# Looking for recomendations for a Lawyer in Morelia



## Waterfocus (May 26, 2018)

Hi Everyone. I am looking for recomendations for a good Lawyer in Morelia that speaks a little english and has experience with real estate law. Any help with this would be greatly appreciated. Thanks for your time.


----------



## WintheWin (Jul 15, 2015)

Waterfocus said:


> Hi Everyone. I am looking for recomendations for a good Lawyer in Morelia that speaks a little english and has experience with real estate law. Any help with this would be greatly appreciated. Thanks for your time.


Shop around for a Notario Publico. Prices vary widely.

If you are buying, ultimately you will need a notario to actually put your property in your name, and "in the books."


----------



## TundraGreen (Jul 15, 2010)

WintheWin said:


> Shop around for a Notario Publico. Prices vary widely.
> 
> If you are buying, ultimately you will need a notario to actually put your property in your name, and "in the books."
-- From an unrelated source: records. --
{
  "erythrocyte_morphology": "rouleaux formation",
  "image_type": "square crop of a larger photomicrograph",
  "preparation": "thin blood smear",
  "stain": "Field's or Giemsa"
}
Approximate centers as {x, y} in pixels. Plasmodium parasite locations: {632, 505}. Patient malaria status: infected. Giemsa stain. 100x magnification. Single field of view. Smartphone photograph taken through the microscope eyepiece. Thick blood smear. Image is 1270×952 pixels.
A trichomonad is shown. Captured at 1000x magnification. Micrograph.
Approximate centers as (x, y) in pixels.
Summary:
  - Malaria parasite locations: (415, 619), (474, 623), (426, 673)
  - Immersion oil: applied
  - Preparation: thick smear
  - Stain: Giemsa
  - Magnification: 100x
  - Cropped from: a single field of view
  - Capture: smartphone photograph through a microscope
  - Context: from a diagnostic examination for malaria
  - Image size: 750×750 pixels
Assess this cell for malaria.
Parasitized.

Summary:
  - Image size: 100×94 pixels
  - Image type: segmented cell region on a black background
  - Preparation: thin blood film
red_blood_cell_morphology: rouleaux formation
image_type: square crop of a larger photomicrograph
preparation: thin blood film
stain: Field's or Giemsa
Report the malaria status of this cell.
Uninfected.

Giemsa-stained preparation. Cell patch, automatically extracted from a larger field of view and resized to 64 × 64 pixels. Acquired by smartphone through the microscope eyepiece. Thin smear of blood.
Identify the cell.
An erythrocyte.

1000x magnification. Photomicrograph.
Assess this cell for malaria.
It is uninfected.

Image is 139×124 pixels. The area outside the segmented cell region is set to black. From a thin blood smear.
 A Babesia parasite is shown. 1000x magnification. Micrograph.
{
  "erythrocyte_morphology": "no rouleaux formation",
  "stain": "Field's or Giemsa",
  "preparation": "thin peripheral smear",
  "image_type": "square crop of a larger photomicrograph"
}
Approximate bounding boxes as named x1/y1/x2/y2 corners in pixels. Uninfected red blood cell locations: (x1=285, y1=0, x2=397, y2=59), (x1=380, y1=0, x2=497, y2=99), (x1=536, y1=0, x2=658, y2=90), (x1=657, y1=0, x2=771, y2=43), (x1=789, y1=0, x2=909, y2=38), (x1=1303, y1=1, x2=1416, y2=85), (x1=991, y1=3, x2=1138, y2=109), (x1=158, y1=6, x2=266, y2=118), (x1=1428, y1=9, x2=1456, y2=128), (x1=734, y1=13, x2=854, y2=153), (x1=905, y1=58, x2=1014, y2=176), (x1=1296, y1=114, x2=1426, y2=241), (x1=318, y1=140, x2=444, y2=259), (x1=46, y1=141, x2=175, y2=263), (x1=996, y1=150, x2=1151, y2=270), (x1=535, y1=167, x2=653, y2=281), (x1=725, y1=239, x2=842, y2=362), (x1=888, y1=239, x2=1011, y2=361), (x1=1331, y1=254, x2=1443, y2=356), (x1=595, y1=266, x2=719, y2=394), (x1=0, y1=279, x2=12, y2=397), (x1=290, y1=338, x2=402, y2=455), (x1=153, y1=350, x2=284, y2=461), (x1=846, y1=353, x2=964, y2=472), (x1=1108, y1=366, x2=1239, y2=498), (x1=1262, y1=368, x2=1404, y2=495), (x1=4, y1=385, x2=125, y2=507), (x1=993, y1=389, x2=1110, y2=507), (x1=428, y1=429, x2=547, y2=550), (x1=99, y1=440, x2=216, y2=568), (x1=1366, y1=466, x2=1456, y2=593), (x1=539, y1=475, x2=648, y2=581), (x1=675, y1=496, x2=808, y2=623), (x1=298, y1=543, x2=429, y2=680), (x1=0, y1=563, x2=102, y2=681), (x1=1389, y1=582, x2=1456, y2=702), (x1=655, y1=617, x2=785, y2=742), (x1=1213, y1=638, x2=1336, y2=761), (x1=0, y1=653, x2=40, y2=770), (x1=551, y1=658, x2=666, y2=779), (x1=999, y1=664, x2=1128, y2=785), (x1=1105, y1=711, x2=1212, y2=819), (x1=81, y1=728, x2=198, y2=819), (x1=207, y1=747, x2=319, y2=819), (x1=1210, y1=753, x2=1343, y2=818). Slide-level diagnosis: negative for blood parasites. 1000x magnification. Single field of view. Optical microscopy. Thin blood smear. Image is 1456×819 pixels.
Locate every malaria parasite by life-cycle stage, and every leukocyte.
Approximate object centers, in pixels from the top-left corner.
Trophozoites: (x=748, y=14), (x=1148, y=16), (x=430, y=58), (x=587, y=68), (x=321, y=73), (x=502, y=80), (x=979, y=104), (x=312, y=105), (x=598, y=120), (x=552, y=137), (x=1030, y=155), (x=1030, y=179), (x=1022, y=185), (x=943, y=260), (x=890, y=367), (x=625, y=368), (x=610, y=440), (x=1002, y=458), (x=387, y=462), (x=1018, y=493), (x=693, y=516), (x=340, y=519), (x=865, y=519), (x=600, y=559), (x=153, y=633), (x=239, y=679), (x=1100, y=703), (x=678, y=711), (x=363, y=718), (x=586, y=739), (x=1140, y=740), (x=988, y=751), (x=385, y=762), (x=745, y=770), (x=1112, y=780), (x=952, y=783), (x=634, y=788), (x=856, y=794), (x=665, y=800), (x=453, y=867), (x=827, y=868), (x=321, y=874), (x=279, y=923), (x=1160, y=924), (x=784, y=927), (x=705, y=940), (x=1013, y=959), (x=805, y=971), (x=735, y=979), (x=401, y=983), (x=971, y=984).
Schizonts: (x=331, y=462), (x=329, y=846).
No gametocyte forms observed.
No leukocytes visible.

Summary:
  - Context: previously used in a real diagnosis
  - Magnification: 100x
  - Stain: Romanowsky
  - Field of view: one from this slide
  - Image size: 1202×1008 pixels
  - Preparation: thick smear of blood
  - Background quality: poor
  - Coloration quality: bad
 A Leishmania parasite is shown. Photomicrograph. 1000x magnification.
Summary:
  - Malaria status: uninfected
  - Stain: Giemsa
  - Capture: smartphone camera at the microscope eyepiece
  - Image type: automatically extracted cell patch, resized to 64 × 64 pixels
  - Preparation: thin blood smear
Just to expand on that a little. In Mexico, Notario Publicos are senior lawyers licensed by the State to handle real estate transactions. No connection to the English cognate Notary Public.


----------



## Waterfocus (May 26, 2018)

Thanks for the response, but we are in need of an attorney. It’s is in regards to a house we already own, we have to start the eviction process with our tenants. No fun, and complicated. If you have anyone you would recomend let us know.


----------



## RVGRINGO (May 16, 2007)

Also:
Not only *mus*t you have a notario, but the buyer has the right to choose the notario.

A male is a Notario.
The office, or a femal is a Notaria.
The offices are numbered and their signs are often prominently displayed, so just look, or ask around:

NOTARIOS Y NOTARIAS DEL ESTADO DE MICHOACAN …
NOTARIOS Y NOTARIAS DEL ESTADO DE MICHOACAN->Mundo Notarial

Tels: (443)387-6699 Más info en www.notariapublica158.com Cerrar


----------



## citlali (Mar 4, 2013)

yep you sure need a lawyer.. Good luck!


----------



## [email protected] (Nov 12, 2017)

Waterfocus said:


> Thanks for the response, but we are in need of an attorney. It’s is in regards to a house we already own, we have to start the eviction process with our tenants. No fun, and complicated. If you have anyone you would recomend let us know.


Did you have a rental contract with your tenants? And how long have they been living in your house? I ask as I have heard that after 5 years it becomes somewhat difficult, after 10 years a big problem. I hope your circumstances are not complicated. Please keep us posted on the progress. Muchas gracias.


----------